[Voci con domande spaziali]
━━━━━━━━━━━━━━━━━━━━━━━━━━━━━━

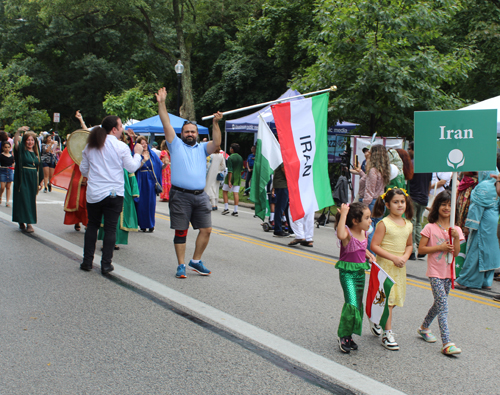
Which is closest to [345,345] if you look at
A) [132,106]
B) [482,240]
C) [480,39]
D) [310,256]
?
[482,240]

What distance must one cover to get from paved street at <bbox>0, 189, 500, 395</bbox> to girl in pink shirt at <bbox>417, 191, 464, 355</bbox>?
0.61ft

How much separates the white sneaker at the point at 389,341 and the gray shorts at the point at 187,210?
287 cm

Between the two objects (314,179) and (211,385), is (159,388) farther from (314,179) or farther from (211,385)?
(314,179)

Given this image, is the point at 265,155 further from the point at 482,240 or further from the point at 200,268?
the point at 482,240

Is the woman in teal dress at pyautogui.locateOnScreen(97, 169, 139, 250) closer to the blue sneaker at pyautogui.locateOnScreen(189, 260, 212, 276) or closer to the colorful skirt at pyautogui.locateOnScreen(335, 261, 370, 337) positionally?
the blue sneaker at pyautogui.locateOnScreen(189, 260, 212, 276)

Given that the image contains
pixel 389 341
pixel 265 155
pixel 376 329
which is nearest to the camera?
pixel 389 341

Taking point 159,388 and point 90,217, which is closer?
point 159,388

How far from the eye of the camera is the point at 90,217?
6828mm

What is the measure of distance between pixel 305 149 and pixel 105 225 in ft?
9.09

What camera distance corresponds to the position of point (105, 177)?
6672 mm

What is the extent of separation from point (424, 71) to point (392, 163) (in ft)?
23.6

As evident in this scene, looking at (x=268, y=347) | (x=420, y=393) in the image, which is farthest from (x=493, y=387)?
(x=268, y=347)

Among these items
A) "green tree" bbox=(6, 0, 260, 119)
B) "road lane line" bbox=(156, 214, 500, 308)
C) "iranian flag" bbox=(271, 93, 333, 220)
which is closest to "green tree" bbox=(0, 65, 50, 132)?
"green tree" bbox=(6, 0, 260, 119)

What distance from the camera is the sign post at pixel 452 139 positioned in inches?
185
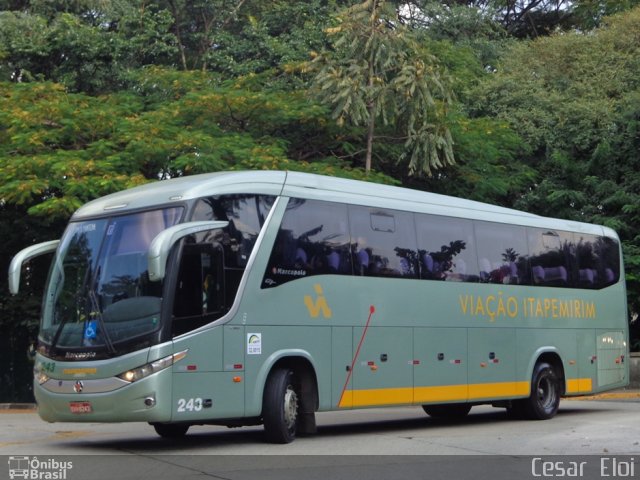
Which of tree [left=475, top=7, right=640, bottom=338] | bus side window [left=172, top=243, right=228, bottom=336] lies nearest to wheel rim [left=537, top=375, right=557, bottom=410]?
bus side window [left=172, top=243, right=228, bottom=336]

━━━━━━━━━━━━━━━━━━━━━━━━━━━━━━

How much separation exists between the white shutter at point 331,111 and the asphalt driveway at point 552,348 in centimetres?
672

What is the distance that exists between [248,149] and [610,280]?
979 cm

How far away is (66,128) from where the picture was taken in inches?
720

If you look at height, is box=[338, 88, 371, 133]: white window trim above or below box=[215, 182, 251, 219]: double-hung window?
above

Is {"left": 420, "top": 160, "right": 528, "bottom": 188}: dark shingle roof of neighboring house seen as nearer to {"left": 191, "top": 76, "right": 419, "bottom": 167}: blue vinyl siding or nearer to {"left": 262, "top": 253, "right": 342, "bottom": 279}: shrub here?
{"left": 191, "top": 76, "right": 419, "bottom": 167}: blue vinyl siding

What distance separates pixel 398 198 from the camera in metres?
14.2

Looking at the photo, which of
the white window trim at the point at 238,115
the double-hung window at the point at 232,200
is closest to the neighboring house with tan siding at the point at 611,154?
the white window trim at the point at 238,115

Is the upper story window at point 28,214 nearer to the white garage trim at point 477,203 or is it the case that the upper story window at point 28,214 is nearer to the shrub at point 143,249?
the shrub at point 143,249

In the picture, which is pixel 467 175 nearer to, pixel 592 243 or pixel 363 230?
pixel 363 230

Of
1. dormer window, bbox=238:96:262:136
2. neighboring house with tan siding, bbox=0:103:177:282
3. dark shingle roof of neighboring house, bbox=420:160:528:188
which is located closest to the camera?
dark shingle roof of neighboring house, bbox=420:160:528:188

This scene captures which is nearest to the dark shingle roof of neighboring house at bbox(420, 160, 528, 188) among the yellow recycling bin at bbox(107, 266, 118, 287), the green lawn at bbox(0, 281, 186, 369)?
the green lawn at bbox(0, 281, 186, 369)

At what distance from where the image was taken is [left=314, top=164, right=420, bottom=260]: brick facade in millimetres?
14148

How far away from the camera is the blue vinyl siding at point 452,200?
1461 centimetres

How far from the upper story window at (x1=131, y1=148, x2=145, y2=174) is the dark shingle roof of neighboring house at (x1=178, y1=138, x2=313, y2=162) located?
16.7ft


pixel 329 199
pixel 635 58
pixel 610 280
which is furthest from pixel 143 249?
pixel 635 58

━━━━━━━━━━━━━━━━━━━━━━━━━━━━━━

**Cosa fare:**
Individua nei dati sopra ogni riga che contiene la stringa "centimetres", distinguendo tra maiuscole e minuscole. Riporta ciascuna di quelle righe.

**Risultato finale:**
How much separation exists between the white shutter at point 331,111 and the asphalt driveway at point 552,348 in centimetres?
1461 centimetres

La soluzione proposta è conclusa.